Stored data
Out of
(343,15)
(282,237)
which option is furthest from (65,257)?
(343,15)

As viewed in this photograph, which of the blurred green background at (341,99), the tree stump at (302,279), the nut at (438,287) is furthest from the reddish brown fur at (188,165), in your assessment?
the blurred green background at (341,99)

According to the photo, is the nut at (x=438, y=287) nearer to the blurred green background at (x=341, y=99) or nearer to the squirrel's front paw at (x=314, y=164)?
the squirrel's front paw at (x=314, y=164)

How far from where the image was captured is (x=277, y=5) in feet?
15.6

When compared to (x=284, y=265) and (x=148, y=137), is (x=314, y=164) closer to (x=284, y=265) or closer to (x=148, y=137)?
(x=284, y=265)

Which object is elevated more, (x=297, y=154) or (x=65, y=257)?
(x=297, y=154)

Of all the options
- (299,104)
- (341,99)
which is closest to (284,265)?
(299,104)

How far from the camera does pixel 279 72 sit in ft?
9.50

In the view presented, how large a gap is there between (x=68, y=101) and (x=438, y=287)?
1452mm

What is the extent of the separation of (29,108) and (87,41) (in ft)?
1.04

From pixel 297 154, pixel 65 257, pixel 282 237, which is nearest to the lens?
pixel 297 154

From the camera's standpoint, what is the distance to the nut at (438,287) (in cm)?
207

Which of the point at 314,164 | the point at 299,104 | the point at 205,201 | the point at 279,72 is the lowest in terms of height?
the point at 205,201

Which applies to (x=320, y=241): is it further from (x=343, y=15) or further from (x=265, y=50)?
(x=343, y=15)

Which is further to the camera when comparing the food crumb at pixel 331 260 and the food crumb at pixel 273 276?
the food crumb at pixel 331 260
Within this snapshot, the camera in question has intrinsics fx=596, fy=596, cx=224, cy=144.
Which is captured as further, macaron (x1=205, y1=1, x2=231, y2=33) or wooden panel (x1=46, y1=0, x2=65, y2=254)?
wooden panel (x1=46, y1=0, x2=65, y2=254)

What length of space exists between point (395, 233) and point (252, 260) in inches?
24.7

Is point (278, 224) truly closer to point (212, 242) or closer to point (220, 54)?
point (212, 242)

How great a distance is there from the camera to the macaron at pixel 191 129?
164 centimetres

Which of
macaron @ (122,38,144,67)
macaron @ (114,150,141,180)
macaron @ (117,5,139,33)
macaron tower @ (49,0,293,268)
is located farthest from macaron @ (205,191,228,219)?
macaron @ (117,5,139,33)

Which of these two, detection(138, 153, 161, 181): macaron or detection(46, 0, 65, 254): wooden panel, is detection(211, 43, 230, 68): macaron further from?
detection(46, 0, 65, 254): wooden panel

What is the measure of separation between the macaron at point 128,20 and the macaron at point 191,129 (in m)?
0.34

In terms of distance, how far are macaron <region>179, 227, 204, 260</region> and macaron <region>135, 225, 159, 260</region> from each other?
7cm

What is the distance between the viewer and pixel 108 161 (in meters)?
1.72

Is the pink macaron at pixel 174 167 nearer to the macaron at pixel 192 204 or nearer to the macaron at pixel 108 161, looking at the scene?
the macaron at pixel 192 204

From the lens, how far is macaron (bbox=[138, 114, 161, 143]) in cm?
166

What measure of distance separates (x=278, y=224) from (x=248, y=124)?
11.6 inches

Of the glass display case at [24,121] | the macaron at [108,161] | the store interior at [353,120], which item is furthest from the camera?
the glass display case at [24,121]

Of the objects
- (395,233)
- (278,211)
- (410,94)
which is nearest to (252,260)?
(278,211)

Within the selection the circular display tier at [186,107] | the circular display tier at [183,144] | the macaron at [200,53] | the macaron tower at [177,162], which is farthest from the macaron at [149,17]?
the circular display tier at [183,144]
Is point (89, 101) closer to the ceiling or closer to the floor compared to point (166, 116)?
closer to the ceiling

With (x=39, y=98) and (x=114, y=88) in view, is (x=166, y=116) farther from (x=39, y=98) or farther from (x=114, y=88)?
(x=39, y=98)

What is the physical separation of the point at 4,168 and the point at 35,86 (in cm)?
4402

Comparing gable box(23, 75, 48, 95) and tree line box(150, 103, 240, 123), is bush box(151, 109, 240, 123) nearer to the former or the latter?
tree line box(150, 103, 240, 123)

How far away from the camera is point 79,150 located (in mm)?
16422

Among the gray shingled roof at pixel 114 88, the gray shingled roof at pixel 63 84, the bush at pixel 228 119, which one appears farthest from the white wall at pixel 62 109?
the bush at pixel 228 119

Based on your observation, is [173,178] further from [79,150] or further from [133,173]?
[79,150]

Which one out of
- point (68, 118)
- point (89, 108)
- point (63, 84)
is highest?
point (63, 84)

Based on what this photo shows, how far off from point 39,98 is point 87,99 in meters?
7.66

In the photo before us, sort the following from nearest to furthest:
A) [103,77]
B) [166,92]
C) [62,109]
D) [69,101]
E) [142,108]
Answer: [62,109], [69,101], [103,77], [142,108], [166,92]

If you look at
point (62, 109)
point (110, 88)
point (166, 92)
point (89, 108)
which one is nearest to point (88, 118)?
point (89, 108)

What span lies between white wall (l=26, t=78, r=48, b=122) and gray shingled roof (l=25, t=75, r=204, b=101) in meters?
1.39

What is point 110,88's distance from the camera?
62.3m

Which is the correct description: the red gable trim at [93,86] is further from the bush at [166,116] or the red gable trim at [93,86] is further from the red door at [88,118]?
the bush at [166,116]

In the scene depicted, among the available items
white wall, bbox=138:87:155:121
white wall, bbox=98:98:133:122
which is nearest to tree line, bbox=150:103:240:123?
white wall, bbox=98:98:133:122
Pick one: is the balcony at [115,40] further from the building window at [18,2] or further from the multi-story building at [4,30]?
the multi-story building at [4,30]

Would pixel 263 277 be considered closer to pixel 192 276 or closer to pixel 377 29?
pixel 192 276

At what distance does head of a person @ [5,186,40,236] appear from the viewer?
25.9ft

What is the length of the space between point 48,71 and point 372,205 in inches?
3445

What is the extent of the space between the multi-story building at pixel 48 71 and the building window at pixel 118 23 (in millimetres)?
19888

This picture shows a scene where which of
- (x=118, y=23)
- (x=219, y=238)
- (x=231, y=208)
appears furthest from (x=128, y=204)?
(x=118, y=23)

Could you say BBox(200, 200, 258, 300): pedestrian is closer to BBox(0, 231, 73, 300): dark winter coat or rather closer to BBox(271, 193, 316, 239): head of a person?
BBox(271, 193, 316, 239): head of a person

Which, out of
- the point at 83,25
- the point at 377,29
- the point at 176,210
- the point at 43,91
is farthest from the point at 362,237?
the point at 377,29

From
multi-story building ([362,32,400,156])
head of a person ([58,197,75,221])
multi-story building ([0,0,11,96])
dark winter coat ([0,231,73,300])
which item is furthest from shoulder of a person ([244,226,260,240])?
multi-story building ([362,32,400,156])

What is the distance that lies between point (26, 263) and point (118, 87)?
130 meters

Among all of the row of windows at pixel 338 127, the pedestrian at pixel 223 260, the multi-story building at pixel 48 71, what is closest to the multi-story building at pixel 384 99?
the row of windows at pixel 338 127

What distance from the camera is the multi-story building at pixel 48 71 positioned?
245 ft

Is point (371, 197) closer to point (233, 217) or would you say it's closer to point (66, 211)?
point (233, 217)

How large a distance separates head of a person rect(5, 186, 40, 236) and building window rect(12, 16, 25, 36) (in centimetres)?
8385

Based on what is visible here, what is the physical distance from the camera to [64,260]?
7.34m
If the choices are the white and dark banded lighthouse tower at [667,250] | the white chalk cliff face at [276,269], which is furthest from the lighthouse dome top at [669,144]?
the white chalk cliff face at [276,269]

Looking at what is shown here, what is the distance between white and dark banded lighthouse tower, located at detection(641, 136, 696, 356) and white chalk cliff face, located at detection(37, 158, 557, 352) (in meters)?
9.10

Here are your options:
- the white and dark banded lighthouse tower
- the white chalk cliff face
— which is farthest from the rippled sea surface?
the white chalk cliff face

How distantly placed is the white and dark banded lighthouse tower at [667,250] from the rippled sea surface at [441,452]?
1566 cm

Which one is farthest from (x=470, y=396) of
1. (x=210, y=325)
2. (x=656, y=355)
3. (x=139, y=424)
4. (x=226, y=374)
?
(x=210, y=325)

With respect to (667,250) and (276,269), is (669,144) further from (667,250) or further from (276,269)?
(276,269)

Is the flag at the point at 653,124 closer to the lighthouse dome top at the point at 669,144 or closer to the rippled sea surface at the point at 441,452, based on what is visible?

▶ _Requirement_: Which lines in the items above contain the word "physical"? Select each of those lines and copy it in full, treating uppercase and lowercase as different.

▶ _Full answer_:
What is the physical separation of the point at 4,168 and the point at 35,86 (in cm)?
Based on what is visible here, what is the physical distance from the camera to [64,260]?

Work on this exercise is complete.